**本文抜粋**.

本屋で目に留まり、面白そうだからとあまり深く考えずに購入した本。正直に申し上げるとサングラスをかけた小粋なアシㇼパさんとその愉快な仲間たちのおかげで大体の内容の予想はついていたのですが、あえて目次などを確認することなく勢いで手に入れてしまいました。

知里真志保編訳『アイヌ民譚集』岩波文庫

…という言い訳はさておき、さっそく本題に入ります。

『アイヌ民譚集』の話

いきなり色々と不穏な目次


パナンペ説話はいわゆる「隣の爺型民話」と呼ばれる日本昔話にそっくりな形式を持つアイヌの昔話の一つで、アシㇼパさんの言葉をそのまま借りると「いつもパナンペがなにかで大儲けして羨ましがったペナンぺが真似をするが、コイツがクズだから失敗する話がほとんど」だそう。まさにその通りです。そして目次からもお察しのように中々奇抜な話が多かったのでびっくり。


まず一つは…ペナンぺの行儀が予想以上に悪い!!
金カムの「パナンペペナンペ物語」では杉元が得をして白石が”つまらない死に方”をするというのがお決まりのパターンで、実際この本のⅣとⅤの内容とほぼ一致するのですが、一か所両方とも省略されているのが「ペナンぺが腹いせにパナンペの家の戸口に小糞たれ小尿たれ」という衝撃のワンシーン。

まあそもそも話の内容的にこの描写だけ取り立ててどうこう言う必要もないというのがまた怖いところですが、必ずと言っていいほどペナンぺは去り際にパナンペ宅へ小便を引っ掛けていくのです。ちなみにパナンペの方はというと悪態をつきながらも渋々毎回その後片付けをしています。可哀そうに。


物語のスタイル的にどう足掻いてもペナンぺが失敗するのは目に見えているので、”どんなふうに”失敗するのか予想しながら読むのがオススメです。パナンペペナンペを取り巻く周辺の人物(人とは限らないが)も個性豊かなので、案外予想だにしなかったところにその失敗の種があったりして面白い。

衝撃の事実(完全私得)

**作業内容**.
• A. 『アイヌ民譚集』についての文章にある「物語のスタイル的にどう足掻いてもペナンぺが失敗するのは目に見えているので、”どんなふうに”失敗するのか予想しながら読むのがオススメです。」という一文を英語に訳してください。
• B. 『アイヌ民譚集』についての文章のうち、「いきなり色々と不穏な目次」から「まず一つは…ペナンぺの行儀が予想以上に悪い!!」までを、両端を含めて一字一句違えずに書き写してください。
• C. 『アイヌ民譚集』についての文章を、末尾の続きから書き進めてください。

**データ抜粋**.
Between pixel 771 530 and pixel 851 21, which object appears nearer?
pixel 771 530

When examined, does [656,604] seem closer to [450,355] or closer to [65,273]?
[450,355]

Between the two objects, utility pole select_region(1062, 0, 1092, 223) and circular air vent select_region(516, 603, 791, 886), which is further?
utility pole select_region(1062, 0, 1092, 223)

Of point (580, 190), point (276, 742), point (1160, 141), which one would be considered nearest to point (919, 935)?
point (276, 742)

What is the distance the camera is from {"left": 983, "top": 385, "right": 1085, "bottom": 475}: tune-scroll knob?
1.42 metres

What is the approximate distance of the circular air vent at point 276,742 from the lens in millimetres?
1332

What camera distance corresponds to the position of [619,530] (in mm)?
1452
--
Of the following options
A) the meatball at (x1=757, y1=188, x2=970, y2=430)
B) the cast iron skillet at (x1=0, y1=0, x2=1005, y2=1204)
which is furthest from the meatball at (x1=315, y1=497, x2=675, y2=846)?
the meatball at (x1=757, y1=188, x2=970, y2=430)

**出力一覧**.
• A. Given the style of the stories, it is plain that Penanpe will fail no matter what, so I recommend reading while trying to predict "how" the failure will come about.

• B.
いきなり色々と不穏な目次


パナンペ説話はいわゆる「隣の爺型民話」と呼ばれる日本昔話にそっくりな形式を持つアイヌの昔話の一つで、アシㇼパさんの言葉をそのまま借りると「いつもパナンペがなにかで大儲けして羨ましがったペナンぺが真似をするが、コイツがクズだから失敗する話がほとんど」だそう。まさにその通りです。そして目次からもお察しのように中々奇抜な話が多かったのでびっくり。


まず一つは…ペナンぺの行儀が予想以上に悪い!!

• C.
地里真志保氏の後記を挟み、後半は『えぞおばけ列伝』と題された小話集。表紙にもありますがとても人間臭いおばけが沢山登場します。中にはかの有名な”ラッコ鍋”の物語も…

そして個人的にどうしても言及せずにはいられないのが「16.竜蛇の話」です。「目玉の話」と語呂が似てるな~などとしょうもないことをぼんやり考えながら読んでいたらとんでもない事実に出くわしました。それがこれ。

!?

まんまやん!!!

これにはシモーヌもびっくり!!
目玉の話で散々若者たちを悩ませてきたこの物語の主題がこんな遠く離れた蝦夷の地で古くから民話として語り継がれていたとは…偶然の出来事であるのは百も承知ですがさすがに興奮せずにはいられない思わぬ発見でした。本当にびっくり。


最後に

全体を通して予想の斜め上を行く内容でした。民話や寓話のような分かりやすくまとまった話が好きで今回もその一つとして買ってみたのですが、突っ込みどころが多すぎてどこから突っ込めばいいのか分からないような話ばかりで、これはこれでとても面白かったです。

また左開きの岩波文庫というのも中々レアでいいですね。

そして何より前半のパナンペ説話は左ページが全てアイヌ口承のローマ字起こしになっているので仕方なく読み飛ばしていると気付いたらぐんぐん読み進んでいるという嬉しいオマケ付きなのですよ…(悪魔の囁き)


以上です。読んでくださった方ありがとうございます。